## [Direction]
Can you give the stretch from the line containing "What is the extent" through the end of the rows as a JSON list of strings, one per line, with blank lines skipped and the pictures left out?

## [Extracted data]
┌──
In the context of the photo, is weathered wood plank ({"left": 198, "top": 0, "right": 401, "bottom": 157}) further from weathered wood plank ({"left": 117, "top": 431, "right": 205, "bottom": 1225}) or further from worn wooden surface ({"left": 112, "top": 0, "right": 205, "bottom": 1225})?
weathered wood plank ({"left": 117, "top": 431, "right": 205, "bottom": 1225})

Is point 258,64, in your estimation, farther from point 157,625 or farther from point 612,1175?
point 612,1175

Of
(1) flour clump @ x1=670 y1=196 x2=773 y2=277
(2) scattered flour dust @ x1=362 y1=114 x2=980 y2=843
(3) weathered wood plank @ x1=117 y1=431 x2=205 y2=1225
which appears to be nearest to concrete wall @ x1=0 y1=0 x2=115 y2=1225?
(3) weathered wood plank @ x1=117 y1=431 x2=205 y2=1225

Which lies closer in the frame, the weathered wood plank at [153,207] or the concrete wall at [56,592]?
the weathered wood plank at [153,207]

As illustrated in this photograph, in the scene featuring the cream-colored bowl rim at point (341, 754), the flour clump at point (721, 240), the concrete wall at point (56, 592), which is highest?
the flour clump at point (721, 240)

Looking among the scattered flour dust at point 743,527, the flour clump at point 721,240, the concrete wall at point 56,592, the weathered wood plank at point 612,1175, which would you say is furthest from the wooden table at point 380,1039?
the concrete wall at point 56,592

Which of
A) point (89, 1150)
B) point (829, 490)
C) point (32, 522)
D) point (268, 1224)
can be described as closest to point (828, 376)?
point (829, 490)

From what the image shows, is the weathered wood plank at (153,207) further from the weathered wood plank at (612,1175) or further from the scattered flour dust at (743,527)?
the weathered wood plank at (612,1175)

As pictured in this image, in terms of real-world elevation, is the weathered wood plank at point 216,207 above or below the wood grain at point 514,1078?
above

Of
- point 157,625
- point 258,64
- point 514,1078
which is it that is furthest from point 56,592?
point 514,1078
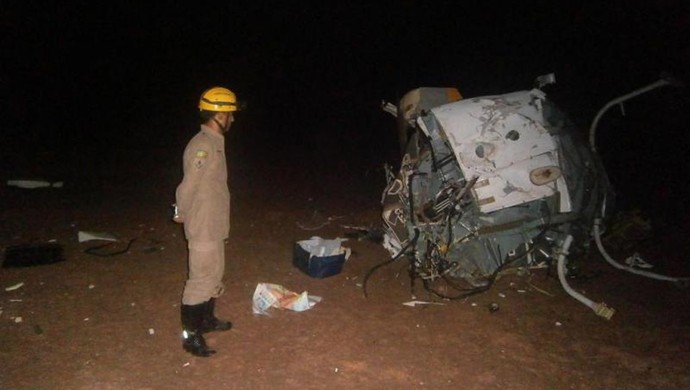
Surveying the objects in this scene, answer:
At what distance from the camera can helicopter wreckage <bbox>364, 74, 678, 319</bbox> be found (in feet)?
19.4

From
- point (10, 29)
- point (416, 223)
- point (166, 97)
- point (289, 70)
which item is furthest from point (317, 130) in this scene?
point (10, 29)

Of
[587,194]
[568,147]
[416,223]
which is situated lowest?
[416,223]

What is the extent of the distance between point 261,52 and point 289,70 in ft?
11.8

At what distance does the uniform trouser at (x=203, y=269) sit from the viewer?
423 cm

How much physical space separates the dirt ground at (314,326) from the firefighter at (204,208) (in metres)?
0.38

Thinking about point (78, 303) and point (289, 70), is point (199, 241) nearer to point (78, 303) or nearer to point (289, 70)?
point (78, 303)

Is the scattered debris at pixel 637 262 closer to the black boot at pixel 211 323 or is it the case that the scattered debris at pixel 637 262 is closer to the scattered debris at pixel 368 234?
the scattered debris at pixel 368 234

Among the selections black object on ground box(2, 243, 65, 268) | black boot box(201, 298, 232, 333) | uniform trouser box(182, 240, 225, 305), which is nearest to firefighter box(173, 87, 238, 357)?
uniform trouser box(182, 240, 225, 305)

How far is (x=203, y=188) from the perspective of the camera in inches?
162

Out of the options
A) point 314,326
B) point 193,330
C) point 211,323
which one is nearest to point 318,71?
point 314,326

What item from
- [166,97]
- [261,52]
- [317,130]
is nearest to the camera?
[317,130]

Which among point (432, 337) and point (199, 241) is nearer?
point (199, 241)

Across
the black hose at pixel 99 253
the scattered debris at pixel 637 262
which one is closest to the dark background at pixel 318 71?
the scattered debris at pixel 637 262

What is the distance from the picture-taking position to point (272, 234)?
768 centimetres
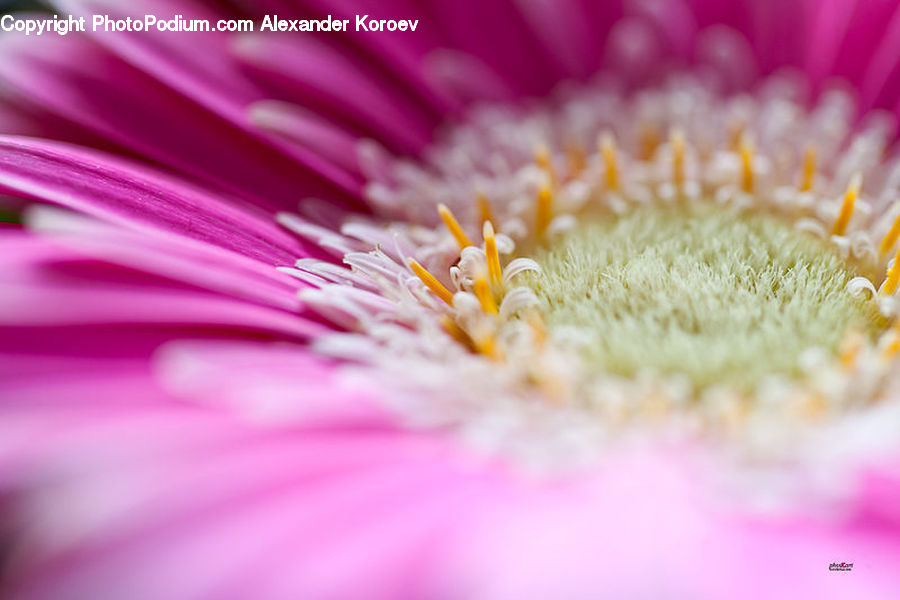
└──
## [Solution for this task]
[
  "What is the extent of the distance between point 261,52 and point 289,70 in ft?",
  "11.8",
  "At what distance does the uniform trouser at (x=203, y=269) sit from the viewer?",
  "423 cm",
  "How much physical space separates the dirt ground at (314,326) from the firefighter at (204,208) (in metres)?",
  "0.38",
  "Thinking about point (78, 303) and point (289, 70), is point (199, 241) nearer to point (78, 303) or nearer to point (289, 70)?",
  "point (78, 303)",
  "Is the scattered debris at pixel 637 262 closer to the black boot at pixel 211 323 or is it the case that the scattered debris at pixel 637 262 is closer to the scattered debris at pixel 368 234?",
  "the scattered debris at pixel 368 234",
  "Among the selections black object on ground box(2, 243, 65, 268) | black boot box(201, 298, 232, 333) | uniform trouser box(182, 240, 225, 305), which is nearest to firefighter box(173, 87, 238, 357)?",
  "uniform trouser box(182, 240, 225, 305)",
  "How far is (x=203, y=188) from the perspective of the camera in inches?",
  "162",
  "Out of the options",
  "A) point 314,326",
  "B) point 193,330",
  "C) point 211,323",
  "which one is nearest to point 318,71?",
  "point 314,326",
  "What item from",
  "- [166,97]",
  "- [261,52]",
  "- [317,130]",
  "is nearest to the camera?",
  "[317,130]",
  "Which among point (432, 337) and point (199, 241) is nearer?",
  "point (199, 241)",
  "Across",
  "the black hose at pixel 99 253",
  "the scattered debris at pixel 637 262",
  "which one is closest to the dark background at pixel 318 71?",
  "the scattered debris at pixel 637 262",
  "What is the distance from the picture-taking position to point (272, 234)?",
  "768 centimetres"
]